The Boone County Republican Party Caucus on Saturday brought 102 registered Republicans to the Holiday Inn Executive Center in Columbia to elect delegates to state and district conventions as well as give their ideas about the state party platform.
The consensus among attendees was that the party was much more unified in its voting and party thinking than in past years. There was no opposition to the slates of delegates presented by committee member Sara Walsh, and only five amendments to the state party platform were raised.
“I have not seen this much unity in all my past four plus years volunteering for the party in Boone,” Walsh, who also serves as a committee member for the State Republican Party, said. “I just see wonderful things on the horizon.”
Not everyone was enthused by the party’s focus on unity. This was the first year slates for conventions have been approved as a whole instead of having caucusgoers vote on each individual candidate for delegate, according to William Samuels. Samuels has attended every caucus since 1984 and has been on the slate for congressional and state conventions since then as well. Although he helped put together this year’s unity slate and is on it himself, he initially hoped there would be more options.
“I was expecting there would be a Cruz slate and/or a Trump slate,” Samuels said. “But people who wanted to vote specifically for a candidate didn’t have the chance.”
Samuels said the state committee was more involved in the agenda-setting process of the local caucuses this year than in past years. According to party chairman Mike Zweifel, the March 15 primary this year had already determined that Boone County would send 37 delegates to vote for Donald Trump for president and 15 for Ted Cruz. In 2012, that decision was made at the caucus.
“I think people tried very hard to be united and get along and that’s positive,” Samuels said. “But I think this whole thing this year is being done too much from the top down.”
Attendees also had the opportunity to propose amendments to the state Republican Party platform. Of the five proposed, three passed. The first was to “promote educational choice” by creating more charter schools across the state. It passed unanimously.
The second amendment passed was that U.S. judges not use Sharia law or other international laws in their courtroom, except when required by international treaty. It stemmed from concern that instead of abiding by the U.S. constitution, some judges in U.S. courtrooms are abiding by the body of law that governs members of Islamic faith and when taken to extremes, includes corporal punishment such as stoning.
“We do have judges who are using Sharia law in adjudicating family law cases or civil contract law cases,” amendment proposer Fred Berry said. “This shall not stand.”
The amendment was met with applause and passed. However, there are no reported cases of judges using Sharia law in the United States.

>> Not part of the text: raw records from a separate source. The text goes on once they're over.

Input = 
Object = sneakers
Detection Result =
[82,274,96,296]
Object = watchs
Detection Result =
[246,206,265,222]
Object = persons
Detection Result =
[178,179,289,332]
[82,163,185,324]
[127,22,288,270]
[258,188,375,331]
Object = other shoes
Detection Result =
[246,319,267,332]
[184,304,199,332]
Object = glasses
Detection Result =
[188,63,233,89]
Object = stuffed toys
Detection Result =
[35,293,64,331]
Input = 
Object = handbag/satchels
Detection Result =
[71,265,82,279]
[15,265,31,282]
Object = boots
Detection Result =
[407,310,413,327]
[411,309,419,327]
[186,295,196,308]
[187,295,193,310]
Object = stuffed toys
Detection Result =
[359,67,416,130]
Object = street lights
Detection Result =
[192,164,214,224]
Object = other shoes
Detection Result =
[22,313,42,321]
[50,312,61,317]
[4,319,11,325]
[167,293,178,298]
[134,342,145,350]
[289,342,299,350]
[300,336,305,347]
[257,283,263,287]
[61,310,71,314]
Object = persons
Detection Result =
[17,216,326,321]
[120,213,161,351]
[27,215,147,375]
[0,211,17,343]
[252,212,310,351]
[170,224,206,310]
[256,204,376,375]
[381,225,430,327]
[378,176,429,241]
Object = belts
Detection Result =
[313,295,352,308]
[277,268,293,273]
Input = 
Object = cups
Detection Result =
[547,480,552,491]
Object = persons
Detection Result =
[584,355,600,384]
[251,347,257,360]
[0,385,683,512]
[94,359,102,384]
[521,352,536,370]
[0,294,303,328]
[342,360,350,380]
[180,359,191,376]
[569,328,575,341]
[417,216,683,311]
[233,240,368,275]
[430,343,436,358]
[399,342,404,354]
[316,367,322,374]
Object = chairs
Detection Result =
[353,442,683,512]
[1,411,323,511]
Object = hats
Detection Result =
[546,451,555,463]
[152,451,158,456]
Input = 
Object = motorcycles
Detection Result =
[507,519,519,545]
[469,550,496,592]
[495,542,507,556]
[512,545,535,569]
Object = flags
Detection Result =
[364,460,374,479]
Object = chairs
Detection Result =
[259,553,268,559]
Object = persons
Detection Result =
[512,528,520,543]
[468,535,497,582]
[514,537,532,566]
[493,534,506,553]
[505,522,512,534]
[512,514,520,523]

Berry cited Dearborn, Michigan, a city with one of the highest concentration of Muslim residents in the country, as an example of where this is taking place. In 2013, the National Review published an article saying Dearborn fully implemented Sharia Law. The article was circulated widely on social media and on some conservative news sites. However, the National Review is a satirical publication. There is no city, or country, in the world today that complies with full Sharia law, according to the PEW research center.
The last amendment approved was the request to appeal all prevailing wage legislation, which the amendment proposer called “an egregious example of state interference in free economic activity with no public benefit and public harm.” Those who expressed support for this legislation mostly cited examples of high wages in the construction industry making the industry unduly expensive.
“The prevailing wage law drives up the cost of government construction at all levels,” said one attendee in support of the amendment. “If you go to replace a piece of carpet, you have to pay prevailing wage. We’re not talking about building the Garage Mahal. It needs to be repealed.”
These amendments will now be presented to the state convention to be voted on.
Hampton Williams is an attorney who says his involvement with the Republican Party began at age five. He said caucuses are important because they serve as a way for local counties to have an influence over the state party.
“Political parties serve an important function by opening the process up to not just governmental functions but to communities,” Williams said. “These are your neighbors, and everyone else, coming together to define what the community wants and what the community needs and have open conversations apart from the administration of government.”
The state convention will take place May 20-21 in Branson, Mo. The national Republican convention will be in Cleveland, Ohio, July 18-21.